Texto proporcionado

Conocí a Teresa Pérez en un pequeño pueblo de Oregón. Llevaba el pelo recogido en una cola de caballo y estaba nerviosa cuando se sentó al borde de su silla. Nos habíamos encontrado para empezar el proceso de preparación de su caso para la solicitud de asilo por razón de género. Hablamos durante más de dos horas. Teresa había sufrido violencia extrema en manos de su pareja; finalmente comprendió que él pertenecía a una banda local. En este extracto describe sus amenazas, su comportamiento y sus vínculos con una banda.

Bloque de datos
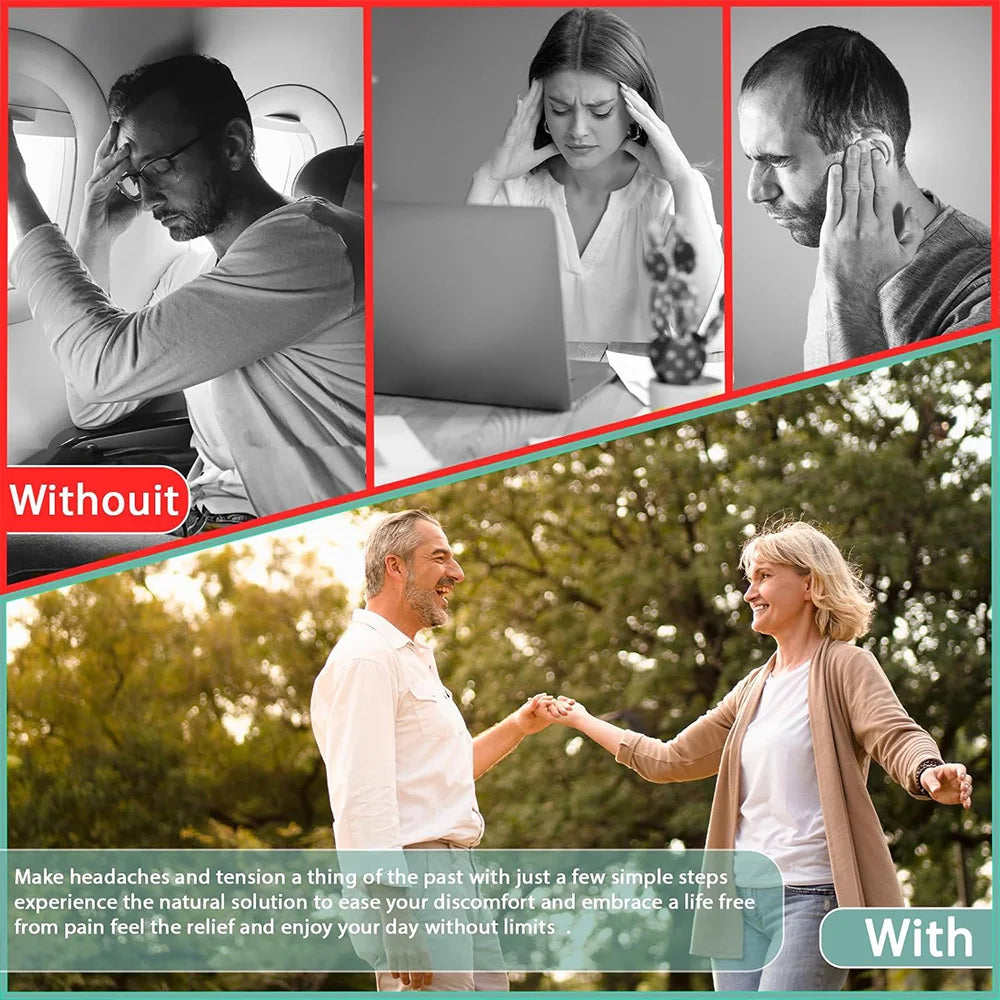 Portable Ear Pressure Relief Tool with 3 Earplugs by HitMyNeed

Tarea A
Enumera las cosas que, según la última oración del texto sobre Teresa Pérez, ella describe en el extracto.
Tarea B
Indica si cada afirmación coincide con el texto sobre Teresa Pérez: (i) la conversación duró menos de una hora; (ii) el encuentro fue en un pequeño pueblo de Oregón; (iii) Teresa llevaba el pelo suelto. Responde sí o no a cada una y cita las palabras del texto que lo deciden.
Tarea C
Prosigue el texto sobre Teresa Pérez a partir de su última oración.

Respuesta A
Sus amenazas; su comportamiento; sus vínculos con una banda.

Respuesta B
(i) No: "Hablamos durante más de dos horas."
(ii) Sí: "Conocí a Teresa Pérez en un pequeño pueblo de Oregón."
(iii) No: "Llevaba el pelo recogido en una cola de caballo".

Respuesta C
«En ese momento, debido al comportamiento de Pedro hacia mí, mis hijos y sus padres, comprendí que era parte activa de la banda Azul. Entendí también que era muy peligroso y que tenía amigos que le ayudarían a llevar a cabo sus amenazas de asesinarnos a mis hijos y a mí. Donde yo vivía, el territorio se divide en dos. En un lado, en poblados concretos, están los miembros de una de las maras. En otros poblados están los miembros de la otra mara. Son enemigos y a menudo luchan y se matan entre ellos. Como dije, Pedro llevaba siempre ropa de un color particular y un pañuelo envolviendo su mano. También utilizaba sus dedos para hacer una señal, algo un poco raro. Cuando estaba viviendo con él empecé a darme cuenta de su implicación. Pienso también que, al principio, no era tan activo en el grupo, pero su implicación aumentó con el tiempo» (Teresa Pérez, Oregón).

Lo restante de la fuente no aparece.